* BEGIN *

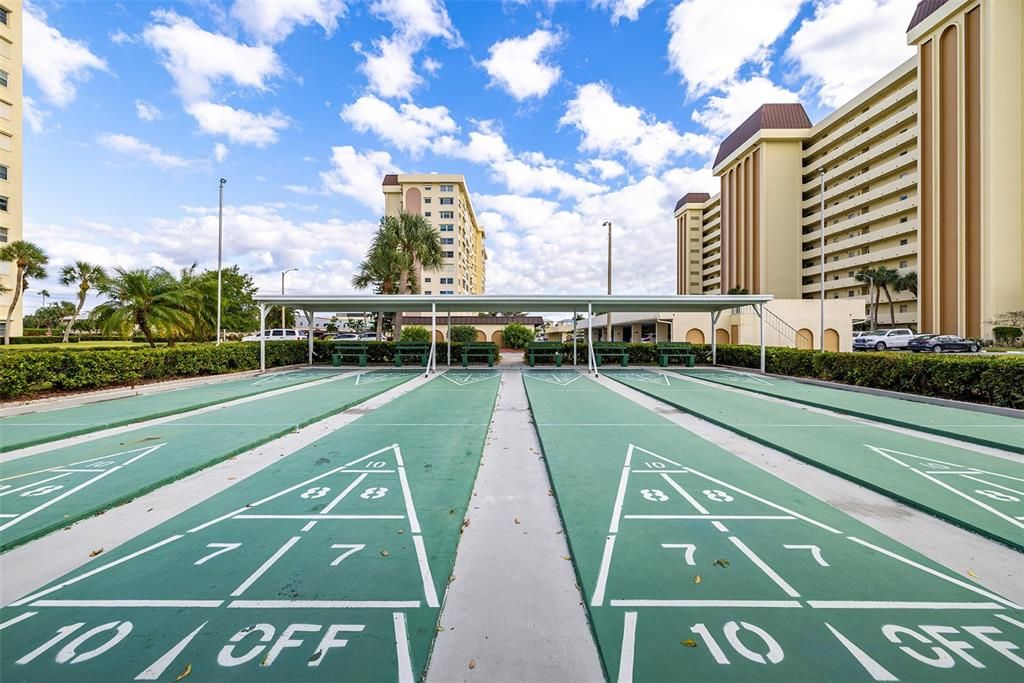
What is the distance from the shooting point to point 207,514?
4.00 meters

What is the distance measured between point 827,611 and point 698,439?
438cm

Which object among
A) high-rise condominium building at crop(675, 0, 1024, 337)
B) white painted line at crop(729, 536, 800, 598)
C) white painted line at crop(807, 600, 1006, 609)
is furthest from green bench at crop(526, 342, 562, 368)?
high-rise condominium building at crop(675, 0, 1024, 337)

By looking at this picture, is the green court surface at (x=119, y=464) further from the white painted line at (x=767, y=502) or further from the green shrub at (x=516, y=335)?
the green shrub at (x=516, y=335)

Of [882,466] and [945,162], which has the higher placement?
[945,162]

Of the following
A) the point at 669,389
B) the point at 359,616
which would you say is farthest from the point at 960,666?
the point at 669,389

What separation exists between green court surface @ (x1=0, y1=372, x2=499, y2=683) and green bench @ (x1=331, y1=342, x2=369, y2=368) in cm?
1606

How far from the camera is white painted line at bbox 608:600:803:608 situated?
264 cm

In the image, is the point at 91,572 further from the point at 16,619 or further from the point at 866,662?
the point at 866,662

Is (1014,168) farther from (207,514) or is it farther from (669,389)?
(207,514)

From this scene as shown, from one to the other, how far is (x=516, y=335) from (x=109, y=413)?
3069 centimetres

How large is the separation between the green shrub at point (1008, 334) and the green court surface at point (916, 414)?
25.8 meters

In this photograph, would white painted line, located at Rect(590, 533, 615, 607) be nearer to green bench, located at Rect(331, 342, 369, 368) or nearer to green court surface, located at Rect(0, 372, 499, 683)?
green court surface, located at Rect(0, 372, 499, 683)

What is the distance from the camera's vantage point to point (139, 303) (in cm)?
1680

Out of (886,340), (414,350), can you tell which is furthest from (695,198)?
(414,350)
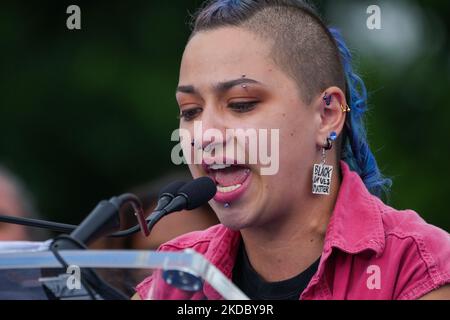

* END *

### The problem:
Reproduce the records without changes, starting with the line containing "In the image, is" and going on through the end of the records. Leave the pictures out of your answer.

### Exercise answer:
In the image, is the point at 91,572 further from the point at 16,619 or further from the point at 866,662?
the point at 866,662

Is (1014,168) farther from (207,514) or is it farther from (669,389)?
(207,514)

From this scene as shown, from one to the other, how far is (x=516, y=335) from (x=109, y=413)?
3069 centimetres

How large is the separation between the green shrub at point (1008, 334) and the green court surface at point (916, 414)?
25.8 meters

In this photograph, would white painted line, located at Rect(590, 533, 615, 607) be nearer to green bench, located at Rect(331, 342, 369, 368) or nearer to green court surface, located at Rect(0, 372, 499, 683)?
green court surface, located at Rect(0, 372, 499, 683)

What is the distance from the camera's vantage point to point (139, 303) (in cm)?
1680

Out of (886,340), (414,350), can you tell which is furthest from (695,198)?
(414,350)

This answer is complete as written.